SELECTED EXTRACT →
********************
Array of bits

pozz

unread,

May 20, 2021, 3:22:43 AM5/20/21

to

Many times I need to pass to functions or serialize an array of bits. If
they are just a few (8-16 bits), I decide to use a standard array:

uint8_t my_short_array_of_bits[16];
void abits_set_bit(uint8_t *array, size_t size, uint8_t nbit);
uint8_t abits_get_bit(uint8_t *arrray, size_t size, uint8_t nbit);

It sometimes occurs that the number of bits is much greater, maybe 100
or 200. If I developed on desktop/server machine, I would continue using
array of uint8_t, but I'm developing on embedded platforms with limited
resources.

So I started using uint32_t for 32 bits. It is very comfortable to test,
set and clear a bit. I often need to set the N lowest bits or get the
lowest bit set (__builtin_ctz).

For a recent project, I needed to increase the number of bits to 60, so
the first idea is to use uint64_t. However I'm thinking to try to
generalize for a bigger number of bits, because tomorrow someone will
ask to increase the length again to 100 or 200.

Do you have some suggestions for this? Maybe in the same project I need
to use an array of 100 bits and an array of 200 bits. I would prefer a
typedef for both types, for example:

typedef uint8_t inputs_t[100];
uint8_t inputs_get_bit(inputs_t inputs, unsigned int nbit);
void inputs_set_bit(...);
void inputs_reset_bit(...);
void inputs_toggle_bit(...);
int inputs_ctz(inputs_t inputs);
void inputs_set_low_bits(inputs_t inputs, unsigned int nbits);

typedef uint8_t outputs_t[200];
uint8_t outputs_get_bit(outputs_t inputs, unsigned int nbit);
...

Maybe I can create a .h file with preprocessor macro that will define
static inline functions automatically for many types of arrays.
Something similar to:

#define ABITS_TYPE_NAME inputs
#define ABITS_LENGTH 100
#include "abits.h"

--- abits.h ---
#define ABITS_TYPE CONCAT(ABITS_TYPE_NAME, _t)
typedef uint8_t ABITS_TYPE[ABITS_LENGTH];

#define ABITS_GET_FUNC CONCAT(ABITS_TYPE_NAME, _get_bit)
static inline uint8_t
ABITS_GET_FUNC(ABITS_TYPE ABITS_TYPE_NAME, unsigned int nbits) {
...
}

...
--- end of abits.h ---

I know I can try to write this .h file, but maybe there are some public
domain code ready-to-use.

Don Y

unread,

May 21, 2021, 7:05:59 PM5/21/21

to

On 5/20/2021 12:22 AM, pozz wrote:
> Many times I need to pass to functions or serialize an array of bits. If they
> are just a few (8-16 bits), I decide to use a standard array:
>
> uint8_t my_short_array_of_bits[16];
> void abits_set_bit(uint8_t *array, size_t size, uint8_t nbit);
> uint8_t abits_get_bit(uint8_t *arrray, size_t size, uint8_t nbit);

Why would you want to allocate a BYTE (uint8_t) for EACH BIT?
8 bits would fit into:
uint8_t my_short_array_of_bits[1];
while 16 would fit in:
uint8_t my_short_array_of_bits[2];
generally:
uint8_t my_short_array_of_bits[(NUMBITS+7)/8];

> It sometimes occurs that the number of bits is much greater, maybe 100 or 200.

uint8_t my_short_array_of_bits[(100+7)/8];
uint8_t my_short_array_of_bits[(200+7)/8];

> If I developed on desktop/server machine, I would continue using array of
> uint8_t, but I'm developing on embedded platforms with limited resources.
********************
DATA →
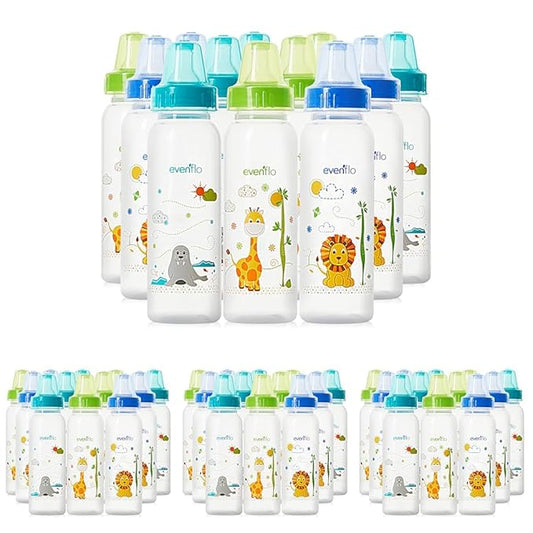 Evenflo Feeding Classic Prints Polypropylene Bottles for Baby, Infant and Newborn - Blue/Green/Teal, 8 Ounce (Pack of 48)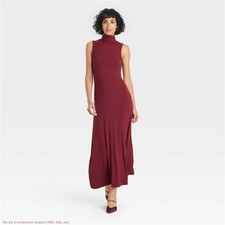 Women's Knit Midi Shift Dress - A New Day Burgundy S *SEE DEAL!!!*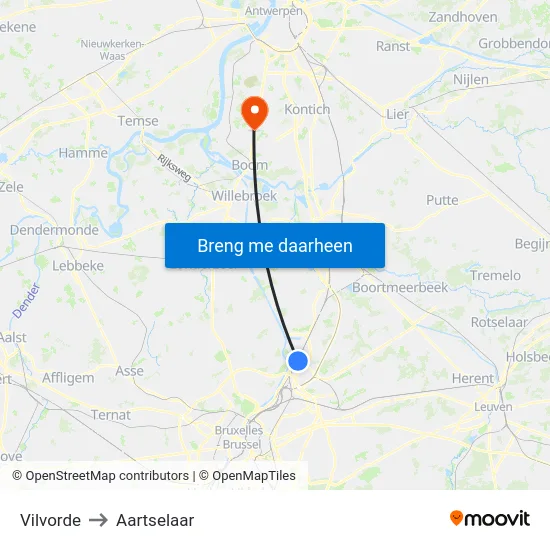Vilvorde to Aartselaar map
********************
TASKS →
#1 Reproduce the bit-array thread from "So I started" to "bit set (__builtin_ctz).".
#2 In the bit-array thread, how many bits did the recent project need?
#3 Recast the paragraph of the bit-array thread that begins "For a recent project" as a short bulleted list that keeps its main facts.
The listing was drawn from a separate source.

YOUR WRITTEN ANSWERS →
#1
So I started using uint32_t for 32 bits. It is very comfortable to test,
set and clear a bit. I often need to set the N lowest bits or get the
lowest bit set (__builtin_ctz).

#2 It needed 60 bits.

#3
- A recent project needed the bit count raised to 60.
- The first idea was to use uint64_t.
- The writer is considering a general approach for larger bit counts.
- This is because someone may later ask for 100 or 200 bits.